-1

I'm wondering which method below is faster?

Suppose:

  • Maximum 10,000 products, each product has 1 user id, 1 cat id, 3 extra fields, and 5 images.
  • 90-99% users come to the website just for the information, not posting.

Method 1: get all data from a table from a query without "JOIN":

SELECT * FROM products WHERE ...

Table: products

id | name | poster_name | cat_name | code_1 | code_2 | content |
       dimensions | contact | message | images |

Method 2: get all data from multiple tables with "JOIN":

SELECT ... FROM products
           LEFT JOIN cats ON products.cat_id = casts.id
           LEFT JOIN users ON ....

table: products

id | name | code_1 | code_2 | content | cat_id | poster_id |

table: cats

id | cat_name |

table: users

id | poster_name |

table: extra

id | product_id | extra_info | extra_data |

table: images

id | product_id | img_src |
Rick James
  • 135,179
  • 13
  • 127
  • 222
Louis Tran
  • 1,154
  • 1
  • 26
  • 46
  • 1
    The performance of queries is dependent on a lot of things, and may vary from system to system. E.g., did you define any indexes? How many records are in these tables? A query on one table is almost always going to be faster than a join but it depends on other things. If your one table query gets a million records but your join only fetches 10, the join will probably (but not definitely) be faster. Obviously a simple test on your part would be the best answer. – S. Imp Dec 16 '16 at 19:37
  • Does this answer your question? [Is it better to store redundant information or join tables when necessary in MySQL?](https://stackoverflow.com/questions/3237033/is-it-better-to-store-redundant-information-or-join-tables-when-necessary-in-mys) – philipxy Apr 14 '22 at 22:06

2 Answers2

1

The first method will usually be faster for reads, and the second one will help you maintain data integrity and usually will be faster for writes.
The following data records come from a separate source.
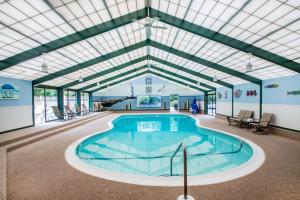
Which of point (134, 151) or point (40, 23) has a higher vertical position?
point (40, 23)

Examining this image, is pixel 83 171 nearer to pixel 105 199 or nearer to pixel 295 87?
pixel 105 199

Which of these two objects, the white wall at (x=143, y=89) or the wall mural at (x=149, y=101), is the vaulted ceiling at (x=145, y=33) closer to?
the white wall at (x=143, y=89)

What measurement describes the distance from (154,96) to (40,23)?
1849 cm

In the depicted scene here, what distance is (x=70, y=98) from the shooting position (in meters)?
16.0

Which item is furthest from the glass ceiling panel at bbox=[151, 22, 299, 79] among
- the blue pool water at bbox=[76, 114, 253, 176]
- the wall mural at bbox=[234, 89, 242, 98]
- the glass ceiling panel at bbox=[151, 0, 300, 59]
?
the blue pool water at bbox=[76, 114, 253, 176]

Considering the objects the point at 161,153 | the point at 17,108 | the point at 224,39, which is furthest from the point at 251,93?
the point at 17,108

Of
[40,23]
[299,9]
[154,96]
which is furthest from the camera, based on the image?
[154,96]

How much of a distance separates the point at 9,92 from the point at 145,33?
666 centimetres

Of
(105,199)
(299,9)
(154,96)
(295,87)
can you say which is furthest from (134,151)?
(154,96)

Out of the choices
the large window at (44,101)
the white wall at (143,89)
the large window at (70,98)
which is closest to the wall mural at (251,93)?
the white wall at (143,89)

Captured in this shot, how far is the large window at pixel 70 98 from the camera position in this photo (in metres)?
15.1

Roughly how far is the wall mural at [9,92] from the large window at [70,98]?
6.66 metres

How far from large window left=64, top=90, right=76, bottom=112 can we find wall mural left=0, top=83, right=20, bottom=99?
6.66 metres

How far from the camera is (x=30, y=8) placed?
4367 millimetres
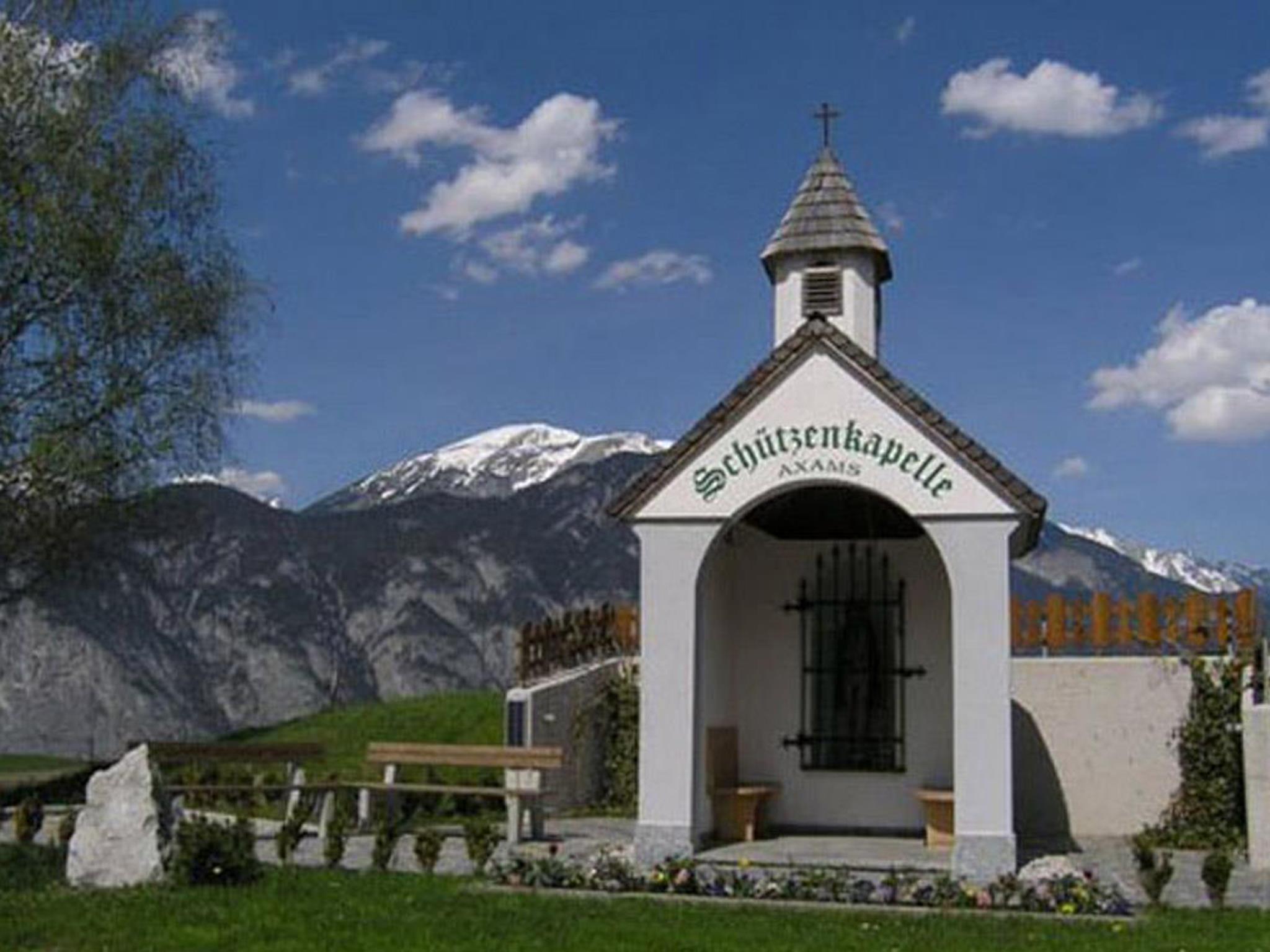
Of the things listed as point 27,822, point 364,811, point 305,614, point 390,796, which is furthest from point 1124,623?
point 305,614

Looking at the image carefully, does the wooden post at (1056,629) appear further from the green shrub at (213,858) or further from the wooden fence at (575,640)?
the green shrub at (213,858)

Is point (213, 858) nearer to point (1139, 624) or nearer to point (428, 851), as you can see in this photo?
point (428, 851)

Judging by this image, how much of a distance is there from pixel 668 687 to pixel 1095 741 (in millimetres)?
6046

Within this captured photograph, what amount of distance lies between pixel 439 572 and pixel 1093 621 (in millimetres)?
40277

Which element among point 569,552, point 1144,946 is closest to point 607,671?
point 1144,946

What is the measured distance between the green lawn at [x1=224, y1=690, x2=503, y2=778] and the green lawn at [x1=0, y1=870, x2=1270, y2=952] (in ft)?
31.5

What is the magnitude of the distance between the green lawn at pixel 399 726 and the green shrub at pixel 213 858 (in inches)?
339

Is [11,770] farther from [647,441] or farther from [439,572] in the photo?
[647,441]

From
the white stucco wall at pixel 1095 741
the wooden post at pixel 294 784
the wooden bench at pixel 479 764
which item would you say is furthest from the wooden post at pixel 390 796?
the white stucco wall at pixel 1095 741

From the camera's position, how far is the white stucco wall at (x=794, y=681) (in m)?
16.9

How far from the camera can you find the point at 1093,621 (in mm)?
18547

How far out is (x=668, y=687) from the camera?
14.9 metres

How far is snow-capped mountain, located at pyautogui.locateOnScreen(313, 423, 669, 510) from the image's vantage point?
397ft

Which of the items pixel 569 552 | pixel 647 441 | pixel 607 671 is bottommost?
pixel 607 671
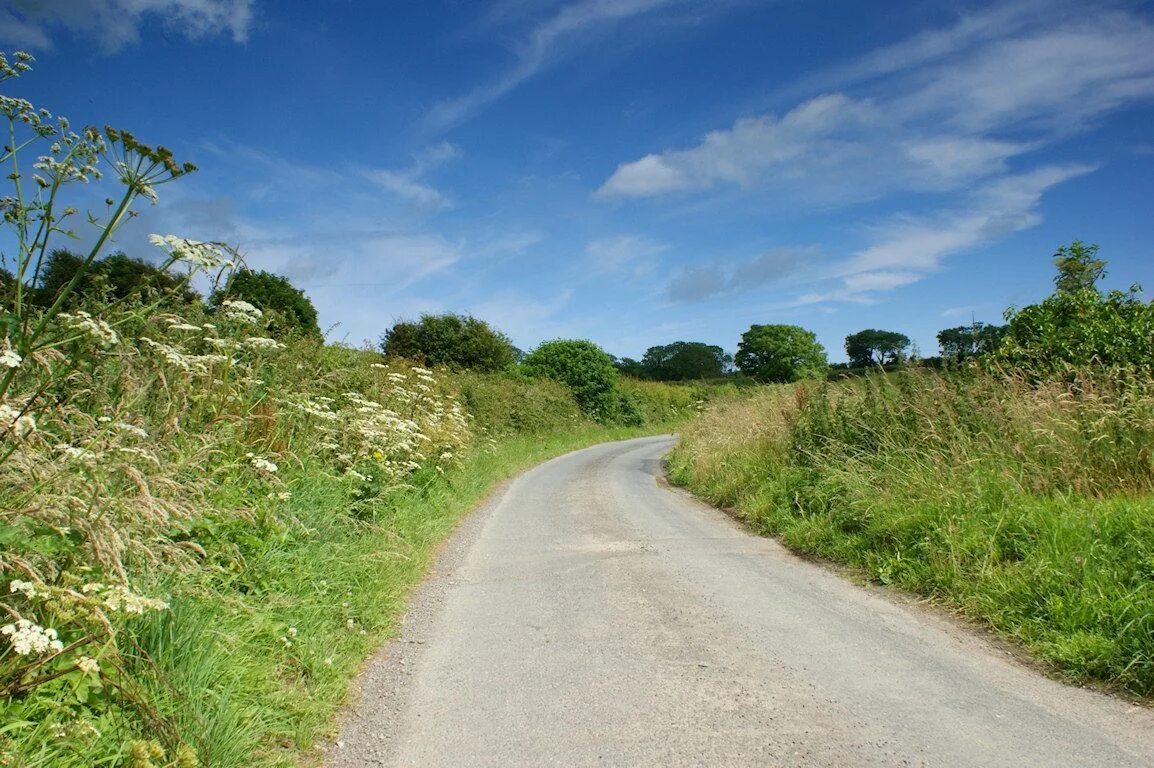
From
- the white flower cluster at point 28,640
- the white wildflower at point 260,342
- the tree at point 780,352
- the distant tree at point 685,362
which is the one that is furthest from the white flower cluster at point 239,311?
the distant tree at point 685,362

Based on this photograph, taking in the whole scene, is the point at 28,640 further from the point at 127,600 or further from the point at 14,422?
the point at 14,422

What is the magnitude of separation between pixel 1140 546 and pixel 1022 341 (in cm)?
598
The transition from the later form to the former is called denormalization and is usually used in data warehouses, while operational ("live") databases usually prefer the later form (second method).

Jiri Tousek
  • 12,211
  • 5
  • 29
  • 43
  • If most users (90-95%) just visit to read the information on the website. And database structure doen't need to be changed frequently. Is the method 1 better in the case? – Louis Tran Dec 16 '16 at 19:49
  • 1
    That depends on your particular setup and needs. I would personally only consider method 1 for that kind of database if I was sure I absolutely need the performance increase, and that it cannot be gained any other way (e.g. improving indexes, tuning execution plans etc.). Also note that the method 1 consumes more space. – Jiri Tousek Dec 16 '16 at 19:53
  • When you said "method 1 comsumes more space". that meant you counted NULL values in the combination table and if I used method 2: I could save those spaces? I think in case all fields contain data, both method consumse the same space. – Louis Tran Dec 16 '16 at 20:08
  • 2
    That's not true - imagine thousand of the entries have category "Home accessories". In first case, all of them will have this string saved in each row, that is 1000 x 17 characters, so at least 1000 x 17 bytes. While in the second case, there will only be ID stored for each row, and the category text will only be stored once, so it could be something like 1000 x 4 bytes + 1 x (4 + 17) bytes. – Jiri Tousek Dec 16 '16 at 20:41
  • You are right. Method 1 consumes more space. But I think I'm gonna go with it because my database is small (biggest table always less than 500 records) and method 1 is easy to maintain, no complex query involved. Thank you. – Louis Tran Dec 17 '16 at 01:28
1

You have not finished asking the question. Method 2 has no WHERE, so it will deliver 10K rows, plus have to do 20K lookups into the other tables. That makes it the loser.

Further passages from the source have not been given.